I wonder. Does Jonas look outside his castle windows towards town and think about how blessed he is? Does he ever stare down the hill at the home I live in and wonder what I am doing, or what my family and I are doing?

Our official portrait, which was released this week, was a big hit. Well, at least on social media and the mainstream news media. Of course, there were trolls who wanted to voice their sarcastic opinions, but such is life. I have learned to have thick skin from years of being by Jonas’s side.

During the King’s Zoom meeting this afternoon with the U.S. Secretary of State, along with Dorstenland’s Defense Minister, I noticed that I was not fully concentrating on the topics being discussed. My attention seemed to derail each time Jonas’s eyes connected with mine. I am still not sure what this feeling is that I have about the King.

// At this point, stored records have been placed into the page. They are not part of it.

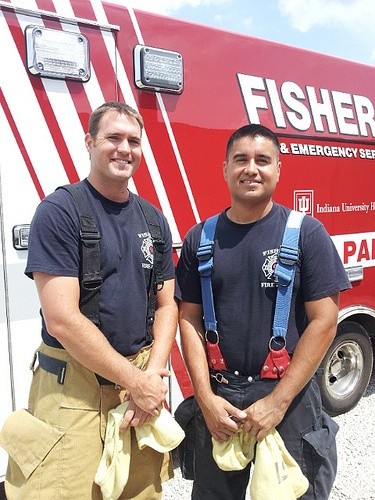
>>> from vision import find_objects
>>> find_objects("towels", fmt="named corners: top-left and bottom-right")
top-left (95, 399), bottom-right (189, 496)
top-left (210, 415), bottom-right (310, 496)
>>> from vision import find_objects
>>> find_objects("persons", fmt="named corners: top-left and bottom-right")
top-left (174, 123), bottom-right (352, 500)
top-left (0, 101), bottom-right (186, 500)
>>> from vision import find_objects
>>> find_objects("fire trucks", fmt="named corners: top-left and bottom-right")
top-left (0, 0), bottom-right (375, 480)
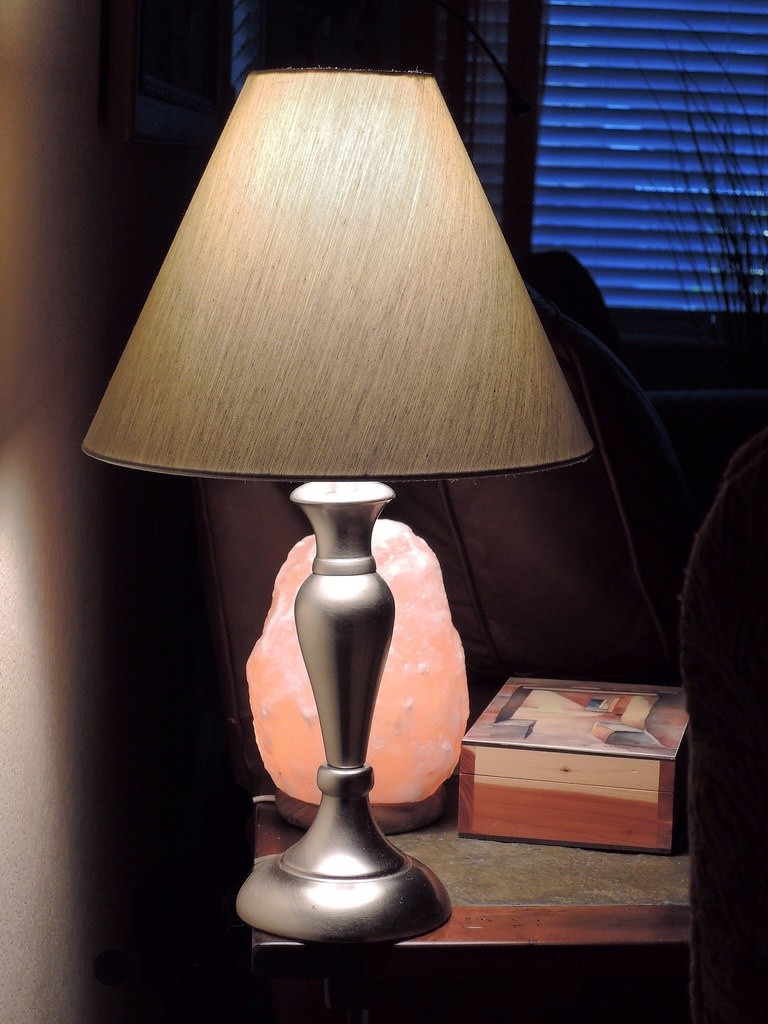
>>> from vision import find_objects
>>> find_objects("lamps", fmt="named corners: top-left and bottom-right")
top-left (80, 67), bottom-right (595, 944)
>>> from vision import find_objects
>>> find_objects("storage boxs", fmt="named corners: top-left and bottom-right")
top-left (457, 676), bottom-right (690, 854)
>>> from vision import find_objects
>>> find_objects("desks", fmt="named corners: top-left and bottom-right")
top-left (243, 789), bottom-right (697, 1024)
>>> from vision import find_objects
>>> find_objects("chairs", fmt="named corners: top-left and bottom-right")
top-left (189, 259), bottom-right (767, 1024)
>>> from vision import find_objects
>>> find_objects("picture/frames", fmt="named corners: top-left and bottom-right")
top-left (110, 0), bottom-right (233, 144)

Why can I not get Jonas out of my thoughts throughout the day? It is no longer business or friendship thoughts that race through my head. There is something deeper. An unknown connection that neither of us seems to understand.

This weekend, both the King’s children and my own will join Jonas and me during the Pride Festival in downtown Eberbach to celebrate Pride Month. I am looking forward to taking some time to relax and enjoy the events before next week arrives. Parliament will be electing our new Prime Minister. Unfortunately, there are still those who want to have Jonas give up more power or push for the abdication of the Royal Family – permanently.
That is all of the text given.